* DIRECTIVE
Reproduce the data below with every occurrence of "rear door" replaced by "back door", leaving all other text unchanged. Omit the pictures from your answer.

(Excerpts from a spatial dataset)
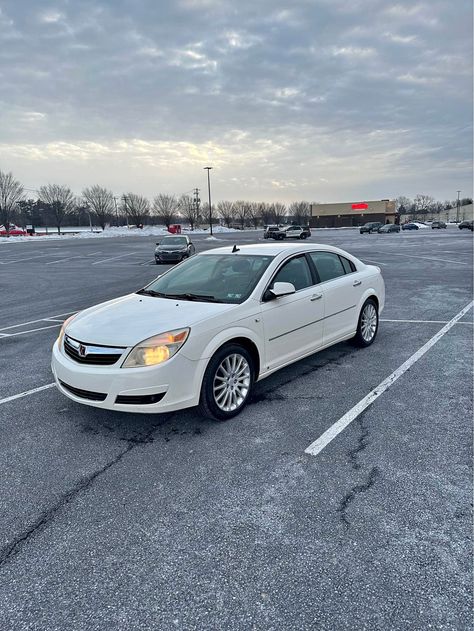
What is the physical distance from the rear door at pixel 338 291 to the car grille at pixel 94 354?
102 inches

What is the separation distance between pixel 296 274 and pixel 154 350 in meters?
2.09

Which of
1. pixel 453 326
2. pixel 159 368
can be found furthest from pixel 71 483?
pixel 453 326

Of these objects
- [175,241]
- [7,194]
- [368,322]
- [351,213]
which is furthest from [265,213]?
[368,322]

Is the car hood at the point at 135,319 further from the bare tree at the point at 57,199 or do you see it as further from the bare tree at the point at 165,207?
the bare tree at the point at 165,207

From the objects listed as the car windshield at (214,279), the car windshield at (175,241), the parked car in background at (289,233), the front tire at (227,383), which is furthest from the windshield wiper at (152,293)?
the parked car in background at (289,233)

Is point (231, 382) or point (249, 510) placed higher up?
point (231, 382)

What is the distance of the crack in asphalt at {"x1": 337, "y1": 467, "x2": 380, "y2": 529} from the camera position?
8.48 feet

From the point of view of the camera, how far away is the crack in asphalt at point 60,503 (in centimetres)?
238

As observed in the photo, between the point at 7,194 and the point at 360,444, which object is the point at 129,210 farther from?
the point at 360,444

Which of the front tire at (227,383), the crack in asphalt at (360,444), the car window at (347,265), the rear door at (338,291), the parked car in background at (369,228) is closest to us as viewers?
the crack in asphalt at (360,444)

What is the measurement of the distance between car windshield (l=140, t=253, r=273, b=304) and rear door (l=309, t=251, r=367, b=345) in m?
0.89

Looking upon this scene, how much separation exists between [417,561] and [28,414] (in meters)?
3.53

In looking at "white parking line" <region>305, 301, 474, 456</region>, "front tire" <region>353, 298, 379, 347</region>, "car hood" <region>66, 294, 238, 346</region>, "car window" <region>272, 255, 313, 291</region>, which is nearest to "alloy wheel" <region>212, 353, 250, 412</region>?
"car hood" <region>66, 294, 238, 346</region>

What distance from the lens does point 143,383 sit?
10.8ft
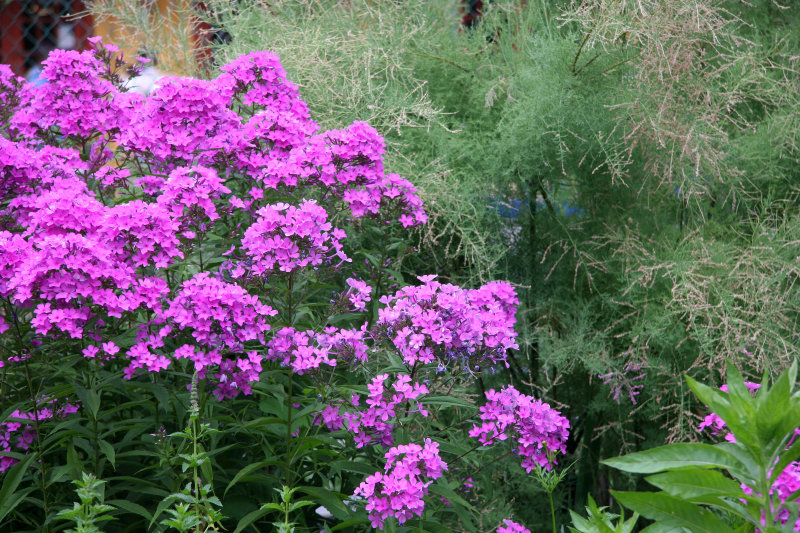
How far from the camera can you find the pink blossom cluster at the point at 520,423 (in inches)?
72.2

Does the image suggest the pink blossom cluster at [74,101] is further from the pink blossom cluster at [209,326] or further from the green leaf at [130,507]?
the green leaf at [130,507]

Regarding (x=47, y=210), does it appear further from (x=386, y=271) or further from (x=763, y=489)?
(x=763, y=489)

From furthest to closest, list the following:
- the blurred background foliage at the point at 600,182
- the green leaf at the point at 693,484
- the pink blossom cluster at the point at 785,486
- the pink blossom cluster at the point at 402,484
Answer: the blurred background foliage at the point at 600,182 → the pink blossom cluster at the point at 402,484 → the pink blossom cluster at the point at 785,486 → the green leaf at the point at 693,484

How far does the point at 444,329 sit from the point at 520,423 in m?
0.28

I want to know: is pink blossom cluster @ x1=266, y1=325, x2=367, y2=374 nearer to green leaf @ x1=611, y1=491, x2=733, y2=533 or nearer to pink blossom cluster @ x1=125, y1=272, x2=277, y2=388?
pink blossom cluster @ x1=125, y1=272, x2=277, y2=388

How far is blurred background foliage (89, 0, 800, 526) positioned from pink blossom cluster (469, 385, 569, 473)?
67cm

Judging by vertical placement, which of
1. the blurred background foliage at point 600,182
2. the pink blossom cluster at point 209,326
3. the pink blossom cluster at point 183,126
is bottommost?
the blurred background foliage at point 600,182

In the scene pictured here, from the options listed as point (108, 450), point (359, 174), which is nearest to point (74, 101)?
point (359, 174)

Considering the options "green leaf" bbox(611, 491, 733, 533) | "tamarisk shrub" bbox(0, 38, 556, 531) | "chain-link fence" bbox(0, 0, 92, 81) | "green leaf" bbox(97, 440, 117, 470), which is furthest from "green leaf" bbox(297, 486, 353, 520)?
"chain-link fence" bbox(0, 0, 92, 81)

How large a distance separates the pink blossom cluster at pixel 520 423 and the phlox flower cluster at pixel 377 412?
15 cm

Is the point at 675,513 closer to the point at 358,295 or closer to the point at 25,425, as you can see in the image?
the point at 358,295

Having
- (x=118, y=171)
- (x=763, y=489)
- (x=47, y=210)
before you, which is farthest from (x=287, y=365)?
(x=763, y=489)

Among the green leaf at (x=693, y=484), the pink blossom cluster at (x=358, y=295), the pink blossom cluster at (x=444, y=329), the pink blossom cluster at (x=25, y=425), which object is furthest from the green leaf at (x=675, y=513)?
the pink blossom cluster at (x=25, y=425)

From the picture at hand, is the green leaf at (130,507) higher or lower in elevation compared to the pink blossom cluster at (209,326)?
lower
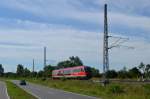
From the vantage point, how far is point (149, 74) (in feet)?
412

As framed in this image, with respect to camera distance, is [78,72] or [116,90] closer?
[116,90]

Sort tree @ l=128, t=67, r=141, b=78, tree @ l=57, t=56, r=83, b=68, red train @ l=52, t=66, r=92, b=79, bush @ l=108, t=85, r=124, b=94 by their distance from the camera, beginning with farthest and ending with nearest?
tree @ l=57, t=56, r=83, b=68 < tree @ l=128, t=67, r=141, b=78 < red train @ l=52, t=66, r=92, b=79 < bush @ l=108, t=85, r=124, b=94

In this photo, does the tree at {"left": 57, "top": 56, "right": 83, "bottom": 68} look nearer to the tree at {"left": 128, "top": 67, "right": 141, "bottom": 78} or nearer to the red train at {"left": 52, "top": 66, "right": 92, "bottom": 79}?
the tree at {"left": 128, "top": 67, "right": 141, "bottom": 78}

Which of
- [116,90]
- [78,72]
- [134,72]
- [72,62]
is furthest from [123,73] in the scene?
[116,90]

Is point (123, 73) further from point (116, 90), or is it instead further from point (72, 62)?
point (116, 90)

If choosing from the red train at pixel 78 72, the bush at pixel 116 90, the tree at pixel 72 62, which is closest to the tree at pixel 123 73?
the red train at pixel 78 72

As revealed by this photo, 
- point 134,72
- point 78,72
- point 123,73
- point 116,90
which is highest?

* COMPLETE ANSWER
What is the physical distance from the back door at pixel 338 291 to the car grille at pixel 94 354?
102 inches

What is the separation distance between pixel 296 274 and pixel 154 350 in meters?
2.09

Which of
1. pixel 453 326
2. pixel 159 368
can be found furthest from pixel 71 483?
pixel 453 326

Of these objects
- [175,241]
- [7,194]
- [368,322]
- [351,213]
which is furthest from [265,213]?
[368,322]

Is the car hood at the point at 135,319 further from the bare tree at the point at 57,199 or do you see it as further from the bare tree at the point at 165,207?
the bare tree at the point at 165,207

From the objects listed as the car windshield at (214,279), the car windshield at (175,241), the parked car in background at (289,233), the front tire at (227,383), which is furthest from the windshield wiper at (152,293)?
the parked car in background at (289,233)

Is point (231, 382) or point (249, 510) placed higher up?
point (231, 382)

What is the distance of the crack in asphalt at {"x1": 337, "y1": 467, "x2": 380, "y2": 529} from the camera position?
8.48 feet

From the point of view of the camera, how far away is the crack in asphalt at point 60,503 (in centimetres)?
238

As observed in the photo, between the point at 7,194 and the point at 360,444, which object is the point at 129,210 farther from?
the point at 360,444

Which of the front tire at (227,383), the crack in asphalt at (360,444), the car window at (347,265), the back door at (338,291), the parked car in background at (369,228) is closest to us as viewers?
the crack in asphalt at (360,444)

What is the measurement of the distance between car windshield (l=140, t=253, r=273, b=304) and back door (l=309, t=251, r=367, b=345) in m?
0.89

Looking upon this scene, how much separation exists between [417,561] and [28,414] (in meters)?
3.53

In looking at "white parking line" <region>305, 301, 474, 456</region>, "front tire" <region>353, 298, 379, 347</region>, "car hood" <region>66, 294, 238, 346</region>, "car window" <region>272, 255, 313, 291</region>, which is nearest to "alloy wheel" <region>212, 353, 250, 412</region>?
"car hood" <region>66, 294, 238, 346</region>

What distance from the lens does point 143,383 sit?
10.8ft
How far from the camera can you find the pink blossom cluster at the point at 520,423 (in inches)?
72.2

Does the image suggest the pink blossom cluster at [74,101] is further from the pink blossom cluster at [209,326] or further from the green leaf at [130,507]?
the green leaf at [130,507]

Regarding (x=47, y=210), does it appear further from (x=386, y=271) or further from (x=763, y=489)?
(x=763, y=489)

From furthest to closest, list the following:
- the blurred background foliage at the point at 600,182
- the green leaf at the point at 693,484
- the pink blossom cluster at the point at 785,486
- the pink blossom cluster at the point at 402,484
Answer: the blurred background foliage at the point at 600,182 → the pink blossom cluster at the point at 402,484 → the pink blossom cluster at the point at 785,486 → the green leaf at the point at 693,484

How far does the point at 444,329 sit from the point at 520,423 in m?
0.28

I want to know: is pink blossom cluster @ x1=266, y1=325, x2=367, y2=374 nearer to green leaf @ x1=611, y1=491, x2=733, y2=533 or nearer to pink blossom cluster @ x1=125, y1=272, x2=277, y2=388?
pink blossom cluster @ x1=125, y1=272, x2=277, y2=388

How far is blurred background foliage (89, 0, 800, 526) positioned from pink blossom cluster (469, 385, 569, 473)?
67cm

Judging by vertical placement, which of
1. the blurred background foliage at point 600,182
2. the pink blossom cluster at point 209,326
3. the pink blossom cluster at point 183,126
is bottommost?
the blurred background foliage at point 600,182

In the scene pictured here, from the options listed as point (108, 450), point (359, 174), which is nearest to point (74, 101)?
point (359, 174)

Considering the options "green leaf" bbox(611, 491, 733, 533) | "tamarisk shrub" bbox(0, 38, 556, 531) | "chain-link fence" bbox(0, 0, 92, 81) | "green leaf" bbox(97, 440, 117, 470), which is furthest from "green leaf" bbox(297, 486, 353, 520)?
"chain-link fence" bbox(0, 0, 92, 81)

How large a distance separates the pink blossom cluster at pixel 520 423 and the phlox flower cluster at pixel 377 412?
15 cm

Is the point at 675,513 closer to the point at 358,295 or closer to the point at 25,425, as you can see in the image?
the point at 358,295

Having
- (x=118, y=171)
- (x=763, y=489)
- (x=47, y=210)
before you, which is farthest from (x=287, y=365)?
(x=763, y=489)

Among the green leaf at (x=693, y=484), the pink blossom cluster at (x=358, y=295), the pink blossom cluster at (x=444, y=329), the pink blossom cluster at (x=25, y=425), which object is furthest from the green leaf at (x=675, y=513)?
the pink blossom cluster at (x=25, y=425)

From the picture at hand, is the green leaf at (130,507) higher or lower in elevation compared to the pink blossom cluster at (209,326)?
lower
From the vantage point, how far is point (149, 74) (in feet)?
412

As framed in this image, with respect to camera distance, is [78,72] or [116,90] closer?
[116,90]

Sort tree @ l=128, t=67, r=141, b=78, tree @ l=57, t=56, r=83, b=68, red train @ l=52, t=66, r=92, b=79, bush @ l=108, t=85, r=124, b=94 by their distance from the camera, beginning with farthest and ending with nearest?
tree @ l=57, t=56, r=83, b=68 < tree @ l=128, t=67, r=141, b=78 < red train @ l=52, t=66, r=92, b=79 < bush @ l=108, t=85, r=124, b=94

In this photo, does the tree at {"left": 57, "top": 56, "right": 83, "bottom": 68} look nearer to the tree at {"left": 128, "top": 67, "right": 141, "bottom": 78} or nearer to the red train at {"left": 52, "top": 66, "right": 92, "bottom": 79}?
the tree at {"left": 128, "top": 67, "right": 141, "bottom": 78}

Which of
- [116,90]
- [78,72]
- [134,72]
- [72,62]
is furthest from [123,73] in the scene?
[116,90]

Is point (123, 73) further from point (116, 90), or is it instead further from point (72, 62)?
point (116, 90)

If choosing from the red train at pixel 78 72, the bush at pixel 116 90, the tree at pixel 72 62, which is closest to the tree at pixel 123 73?
the red train at pixel 78 72

As revealed by this photo, 
- point 134,72
- point 78,72
- point 123,73
- point 116,90
which is highest?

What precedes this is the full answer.